Given request
Write out the lines below word for word, starting with the line that contains "Among the items" and continuing through the last line.

Source material
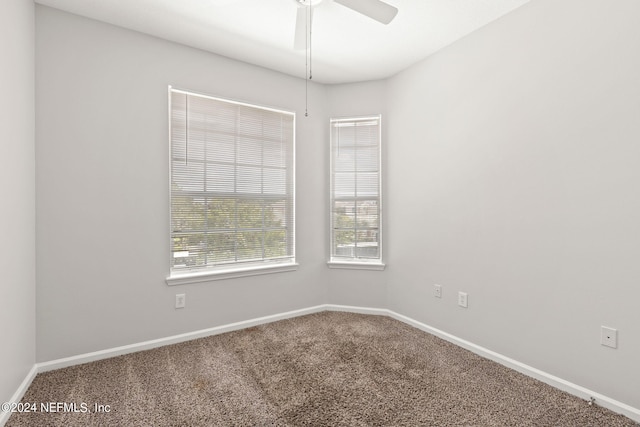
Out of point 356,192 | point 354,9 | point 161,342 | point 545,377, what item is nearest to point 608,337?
point 545,377

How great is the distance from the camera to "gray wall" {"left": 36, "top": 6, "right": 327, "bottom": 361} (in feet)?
7.43

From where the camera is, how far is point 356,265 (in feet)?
11.6

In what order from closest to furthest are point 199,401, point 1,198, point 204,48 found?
1. point 1,198
2. point 199,401
3. point 204,48

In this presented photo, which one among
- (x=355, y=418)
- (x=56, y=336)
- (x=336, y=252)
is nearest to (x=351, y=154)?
(x=336, y=252)

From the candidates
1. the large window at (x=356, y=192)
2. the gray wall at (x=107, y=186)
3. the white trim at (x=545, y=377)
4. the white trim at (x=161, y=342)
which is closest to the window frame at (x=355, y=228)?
the large window at (x=356, y=192)

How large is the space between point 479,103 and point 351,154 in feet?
4.72

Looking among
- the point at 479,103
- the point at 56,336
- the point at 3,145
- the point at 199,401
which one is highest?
the point at 479,103

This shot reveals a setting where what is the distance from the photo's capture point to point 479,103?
2.55 metres

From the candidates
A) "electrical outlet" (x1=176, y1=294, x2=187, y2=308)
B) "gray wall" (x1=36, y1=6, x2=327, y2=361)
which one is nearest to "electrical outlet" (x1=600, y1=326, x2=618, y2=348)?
"gray wall" (x1=36, y1=6, x2=327, y2=361)

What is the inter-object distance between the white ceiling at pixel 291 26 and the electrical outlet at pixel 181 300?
227 centimetres

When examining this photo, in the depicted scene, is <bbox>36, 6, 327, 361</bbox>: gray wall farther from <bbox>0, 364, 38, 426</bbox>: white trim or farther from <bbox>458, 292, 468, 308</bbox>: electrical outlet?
<bbox>458, 292, 468, 308</bbox>: electrical outlet

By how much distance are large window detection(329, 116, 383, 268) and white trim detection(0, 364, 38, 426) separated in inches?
104

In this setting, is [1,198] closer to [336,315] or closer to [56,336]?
[56,336]

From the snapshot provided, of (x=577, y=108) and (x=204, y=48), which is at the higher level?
(x=204, y=48)
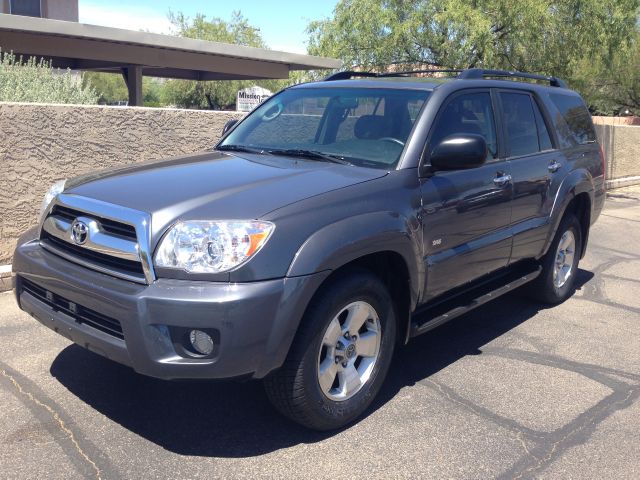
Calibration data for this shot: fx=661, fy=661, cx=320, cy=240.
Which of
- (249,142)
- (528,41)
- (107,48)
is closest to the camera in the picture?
(249,142)

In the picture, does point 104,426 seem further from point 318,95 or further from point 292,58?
point 292,58

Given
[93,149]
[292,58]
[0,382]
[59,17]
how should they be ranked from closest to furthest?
[0,382]
[93,149]
[292,58]
[59,17]

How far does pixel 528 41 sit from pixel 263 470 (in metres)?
12.8

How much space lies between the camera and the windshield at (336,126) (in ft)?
13.4

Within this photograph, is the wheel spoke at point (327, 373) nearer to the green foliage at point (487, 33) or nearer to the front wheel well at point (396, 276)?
the front wheel well at point (396, 276)

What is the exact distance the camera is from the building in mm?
21875

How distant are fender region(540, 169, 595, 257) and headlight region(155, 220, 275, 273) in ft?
10.3

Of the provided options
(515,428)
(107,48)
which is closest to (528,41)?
(107,48)

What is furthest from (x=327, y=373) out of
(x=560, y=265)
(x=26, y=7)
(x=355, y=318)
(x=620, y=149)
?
(x=26, y=7)

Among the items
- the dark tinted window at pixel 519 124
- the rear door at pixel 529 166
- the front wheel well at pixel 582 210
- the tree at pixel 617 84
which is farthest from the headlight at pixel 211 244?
the tree at pixel 617 84

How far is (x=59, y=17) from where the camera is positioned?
2348cm

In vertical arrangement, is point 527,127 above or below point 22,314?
above

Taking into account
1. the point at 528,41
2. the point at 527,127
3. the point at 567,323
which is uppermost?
the point at 528,41

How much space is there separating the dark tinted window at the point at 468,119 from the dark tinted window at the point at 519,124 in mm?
213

Solution for this problem
Among the items
- the dark tinted window at pixel 519 124
- the rear door at pixel 529 166
- the front wheel well at pixel 582 210
- the tree at pixel 617 84
which is farthest from the headlight at pixel 211 244?
the tree at pixel 617 84

How far is (x=59, y=17) from where the camera is positioned?
2348cm

In vertical arrangement, is point 527,127 above or below point 22,314?
above

Taking into account
1. the point at 528,41
2. the point at 527,127
3. the point at 567,323
which is uppermost?
the point at 528,41

How much space is there separating the dark tinted window at the point at 468,119 from the dark tinted window at the point at 519,124 in mm?
213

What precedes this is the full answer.